Trying to hide my glee, I called Fred over right away. He offered her a fast $50 to alternate sets with the other girl as the band played. She told us she had noticed the ad in a discarded newspaper on the counter of the Greyhound bus station’s coffee shop. She was chewing gum.
That night’s experience gave me new faith in the power of advertising. The Greyhound Girl even had her costume with her in her suitcase. Fred paid her in advance and suggested that since the other dancer was running late, she could go on as soon as she could get ready.
It all went over like gangbusters. Up on stage, with the lights and music, she danced like the pro she actually was — she had been working along the same lines in Baltimore and appeared to be a trained modern dancer. Natural Wildlife was cooking and the beer taps stayed open.
After the dancer’s first set was over, she put on a robe and found me behind the bar. She laughed, “There ain’t no other girl, is there?”
I paused to shrug and returned her smile, “I don’t know where she is.”
“I’ll need another fifty to go back up there,” she said firmly.
She agreed to do two more half-hour sets and the money was put in her hand without hesitation. Hey, she knew she had rescued the night.
Yes, a hundred bucks was a lot of money, then, but there was no use in quibbling. After that night we never saw her again. Other women were hired, pronto. The show went on but we were never as busy as that first night again.
It became my duty to paint the dancers with Dayglo paint. They'd have vines curling around their arms and legs, stars and stripes on their torsos, etc. But after a few weeks of that, it seemed most of the customers didn't care much about the artsy aspects of topless dancing, such as they were. They preferred bare skin. So, the body painting stopped.
Although painting the dancers was a pleasant enough task, hanging out after work was the best perk of the job, which wasn't always paying as much as I needed to make. Frequently friends/musicians stayed around late, jamming, playing pinball games and smoking pot.
The most notable of the musicians who passed through was Bruce Springsteen, whose band Steel Mill occasionally played in Richmond then.

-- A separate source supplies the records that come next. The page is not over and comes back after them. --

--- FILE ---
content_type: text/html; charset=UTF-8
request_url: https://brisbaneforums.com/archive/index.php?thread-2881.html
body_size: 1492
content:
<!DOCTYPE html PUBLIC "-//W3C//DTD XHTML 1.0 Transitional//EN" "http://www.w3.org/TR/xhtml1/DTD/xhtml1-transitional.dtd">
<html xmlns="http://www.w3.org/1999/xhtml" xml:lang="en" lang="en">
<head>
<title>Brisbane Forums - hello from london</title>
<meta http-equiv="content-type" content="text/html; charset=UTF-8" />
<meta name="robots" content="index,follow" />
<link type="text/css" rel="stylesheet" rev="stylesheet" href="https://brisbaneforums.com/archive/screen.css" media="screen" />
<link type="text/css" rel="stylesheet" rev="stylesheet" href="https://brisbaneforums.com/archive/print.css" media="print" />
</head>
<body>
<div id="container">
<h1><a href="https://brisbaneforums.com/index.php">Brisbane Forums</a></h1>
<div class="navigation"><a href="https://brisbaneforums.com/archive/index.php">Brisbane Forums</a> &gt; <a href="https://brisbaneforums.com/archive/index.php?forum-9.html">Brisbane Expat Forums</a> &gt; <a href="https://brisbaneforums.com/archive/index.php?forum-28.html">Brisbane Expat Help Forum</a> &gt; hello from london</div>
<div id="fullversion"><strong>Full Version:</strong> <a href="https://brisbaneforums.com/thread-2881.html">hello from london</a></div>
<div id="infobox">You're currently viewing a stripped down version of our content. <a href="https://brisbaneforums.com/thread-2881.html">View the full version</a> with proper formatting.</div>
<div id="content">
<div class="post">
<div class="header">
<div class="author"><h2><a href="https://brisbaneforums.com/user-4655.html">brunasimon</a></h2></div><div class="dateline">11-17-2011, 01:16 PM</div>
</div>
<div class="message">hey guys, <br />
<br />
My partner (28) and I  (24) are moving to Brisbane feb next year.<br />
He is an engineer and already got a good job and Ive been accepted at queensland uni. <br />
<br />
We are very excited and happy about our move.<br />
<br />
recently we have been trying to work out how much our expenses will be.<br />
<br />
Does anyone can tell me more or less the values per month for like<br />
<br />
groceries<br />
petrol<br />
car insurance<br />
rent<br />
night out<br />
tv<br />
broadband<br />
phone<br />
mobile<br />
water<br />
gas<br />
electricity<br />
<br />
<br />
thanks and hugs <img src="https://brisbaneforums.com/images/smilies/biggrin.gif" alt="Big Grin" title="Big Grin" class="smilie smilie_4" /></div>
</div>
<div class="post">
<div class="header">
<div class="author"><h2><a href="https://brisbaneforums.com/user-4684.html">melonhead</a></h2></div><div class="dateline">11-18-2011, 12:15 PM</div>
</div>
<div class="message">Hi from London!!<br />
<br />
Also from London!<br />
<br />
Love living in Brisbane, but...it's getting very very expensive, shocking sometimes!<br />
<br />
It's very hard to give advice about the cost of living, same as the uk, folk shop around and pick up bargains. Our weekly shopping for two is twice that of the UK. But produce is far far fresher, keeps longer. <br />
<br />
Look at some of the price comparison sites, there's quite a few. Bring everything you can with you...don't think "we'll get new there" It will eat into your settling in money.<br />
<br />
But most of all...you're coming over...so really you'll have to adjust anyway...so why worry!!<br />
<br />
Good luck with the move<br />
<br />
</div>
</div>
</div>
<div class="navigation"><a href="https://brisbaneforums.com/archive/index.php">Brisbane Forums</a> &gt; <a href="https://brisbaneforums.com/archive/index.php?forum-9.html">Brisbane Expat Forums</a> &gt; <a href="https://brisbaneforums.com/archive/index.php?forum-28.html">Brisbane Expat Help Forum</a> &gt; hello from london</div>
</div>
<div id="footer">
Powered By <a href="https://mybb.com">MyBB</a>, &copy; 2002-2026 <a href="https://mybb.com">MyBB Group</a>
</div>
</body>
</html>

He was a skinny, quiet guy who didn’t stand out as much then as he would later.
When my daughter was born in January the Bearded Brothers scene was lively and I was making more money than I had in my previous job. Then, as the weather warmed up the crowds began to thin out. Other clubs opened up offering live music, some of which were closer to VCU. Gradually, the restaurant began to drift back toward being what it had been before it had been painted black.
Later, in the spring, I had to look for a real job again. Eventually, Fred's mother took the place back over. About a year later Howard Awad opened up Hababas on the 900 block of W. Grace St., where he had a lot of fun making large money (1971-84) serving cold beer and playing canned music on his popular bar’s monster sized stereo.
The topless go-go girl thing morphed into a form of entertainment aimed at an entirely different type of crowd. Truth be told, I've never had much interest in the places that feature topless dancing since the time of the Bearded Brothers.
A few months later I got a sales job at WRNL, a radio station then owned by Richmond Newspapers. Once again I learned it paid to advertise. And, I did my first professional writing when I began penning commercials and dreaming up promotions for my advertising clients.
Although I saved copies of that fateful newspaper ad, plus the logo I did for Natural Wildlife handbills, I haven't seen them for a long time. So the only souvenirs from my first awkward stint in show biz are a few black and white photographs, like the one of the Bearded Brothers' front windows above.